Il governo chiederà di tagliarli del 5%. Consulenze, convegni e immobili, i costi più alti. Ronald Reagan amava dire «abbi fiducia, ma verifica». A forza di assistere al rituale del governo che taglia e delle Regioni che si lamentano, il lettore potrebbe essere assalito da un dubbio: che abbiano ragione i Chiamparino, i Maroni, gli Zaia?

Il dubbio è legittimo, tutto dipende dall’angolo di osservazione. Prendiamo la sanità: pur avendo fatto marcia indietro sugli aumenti promessi, dal 2000 a oggi i trasferimenti sono aumentati di oltre il 60 per cento. Eppure quel numero non dice granché. Occorre considerare l’inflazione, il tasso di invecchiamento della popolazione, la qualità dei servizi. Prendiamo allora un indicatore più chiaro: l’andamento della spesa in percentuale alla ricchezza prodotta dal Paese. Se il metro è questo non si può sostenere che la sanità italiana sia fra le più costose: la spesa pubblica e privata nel 2014 ha assorbito il 9,2 per cento del Pil, appena un decimale in meno della media europea e della Grecia. In termini assoluti erano 110 miliardi quest’anno, saranno almeno 111 l’anno prossimo. Poiché il bilancio dello Stato ne vale oltre 800, dedicare un ottavo delle nostre tasse alla salute è un compromesso ancora accettabile. Ma allora perché i governi di ogni colore tartassano le Regioni?

I conti non tornano

Una tabella dell’ultimo rapporto della Corte dei Conti lo spiega bene: se prendiamo la spesa totale – quella corrente, per gli investimenti, il pagamento dei debiti arretrati, e i trasferimenti che le stesse Regioni fanno a Province e Comuni – scopriamo che fra il 2011 e il 2014 è salita di ben dieci miliardi di euro: da 201 a 211 miliardi di euro, quasi il 5 per cento in più. In mezzo a questo turbinio di trasferimenti – ricorda il rapporto – il governo Monti ha peraltro distribuito 45 miliardi per il pagamento dei debiti arretrati. Soldi – denuncia la Corte dei Conti – spesso usati per fare altro. Il Piemonte quest’anno ha un bilancio in rosso per sei miliardi di euro e senza un decreto del governo (arriverà a giorni) finirebbe in dissesto.

- **ESTRATTO DATI**
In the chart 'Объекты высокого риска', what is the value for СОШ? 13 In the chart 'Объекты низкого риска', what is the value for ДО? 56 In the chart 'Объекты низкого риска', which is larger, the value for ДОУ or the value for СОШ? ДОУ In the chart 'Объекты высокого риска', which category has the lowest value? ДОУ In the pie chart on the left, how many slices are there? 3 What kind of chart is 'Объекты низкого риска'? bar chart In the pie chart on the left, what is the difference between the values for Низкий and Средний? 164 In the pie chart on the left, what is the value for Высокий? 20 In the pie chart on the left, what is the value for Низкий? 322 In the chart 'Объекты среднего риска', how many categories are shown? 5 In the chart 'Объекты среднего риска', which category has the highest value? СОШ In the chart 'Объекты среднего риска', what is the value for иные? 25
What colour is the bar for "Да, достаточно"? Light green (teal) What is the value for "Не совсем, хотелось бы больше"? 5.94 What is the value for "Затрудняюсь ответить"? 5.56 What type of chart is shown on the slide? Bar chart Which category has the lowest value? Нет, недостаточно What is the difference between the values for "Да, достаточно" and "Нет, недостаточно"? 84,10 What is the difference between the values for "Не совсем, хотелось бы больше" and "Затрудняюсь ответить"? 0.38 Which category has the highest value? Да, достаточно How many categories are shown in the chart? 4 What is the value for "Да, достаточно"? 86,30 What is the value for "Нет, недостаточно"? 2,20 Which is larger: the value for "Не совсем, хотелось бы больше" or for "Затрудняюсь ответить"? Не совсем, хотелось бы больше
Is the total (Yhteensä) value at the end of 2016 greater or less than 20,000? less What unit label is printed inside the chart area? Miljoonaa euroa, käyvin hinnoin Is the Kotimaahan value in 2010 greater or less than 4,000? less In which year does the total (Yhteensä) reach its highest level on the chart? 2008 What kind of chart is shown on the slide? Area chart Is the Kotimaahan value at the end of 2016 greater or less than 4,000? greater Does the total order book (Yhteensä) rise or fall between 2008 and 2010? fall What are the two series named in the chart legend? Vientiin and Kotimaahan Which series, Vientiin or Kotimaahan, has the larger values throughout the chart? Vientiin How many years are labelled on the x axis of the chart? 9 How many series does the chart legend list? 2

- **CONSEGNA A**
Rispondi alle seguenti domande sull'articolo relativo alla spesa delle Regioni:
(i) Quale percentuale del Pil ha assorbito nel 2014 la spesa sanitaria pubblica e privata?
(ii) Secondo la tabella della Corte dei Conti, da quanto a quanto è salita la spesa totale delle Regioni fra il 2011 e il 2014?
(iii) Quanti miliardi ha distribuito il governo Monti per il pagamento dei debiti arretrati?
- **CONSEGNA B**
Prosegui l'articolo sulla spesa delle Regioni a partire dall'ultima frase riportata.

- **RISULTATO A**
(i) Il 9,2 per cento del Pil.
(ii) Da 201 a 211 miliardi di euro.
(iii) 45 miliardi di euro.

- **RISULTATO B**
Le altre spese

Intendiamoci: non è che anni e anni di tagli lineari non abbiano prodotto alcun effetto. La tabella per studi, consulenze, indagini e gettoni di presenza dice ad esempio che fatta eccezione per Liguria (+25 per cento), Marche (+18 per cento) e Abruzzo (+11 per cento) e lo striminzito calo in Calabria (-3 per cento) tutte le Regioni dal 2011 in poi segnano (sulla carta) un taglio a due cifre. La tabella sull’andamento dell’intera spesa corrente, escluse sanità e investimenti, ci riporta alla dura realtà. Quella è la voce che indica meglio di ogni altra quanto ci costa tenere in piedi le Regioni: nel 2014 hanno speso poco meno di 36 miliardi di euro, 1,3 in più del 2011. È un aumento del 3,8 per cento, tutto sommato accettabile. Per inciso, con la manovra per il 2016 il governo gli chiede di rinunciare a circa 1,8 miliardi di quella spesa, il 5 per cento del totale.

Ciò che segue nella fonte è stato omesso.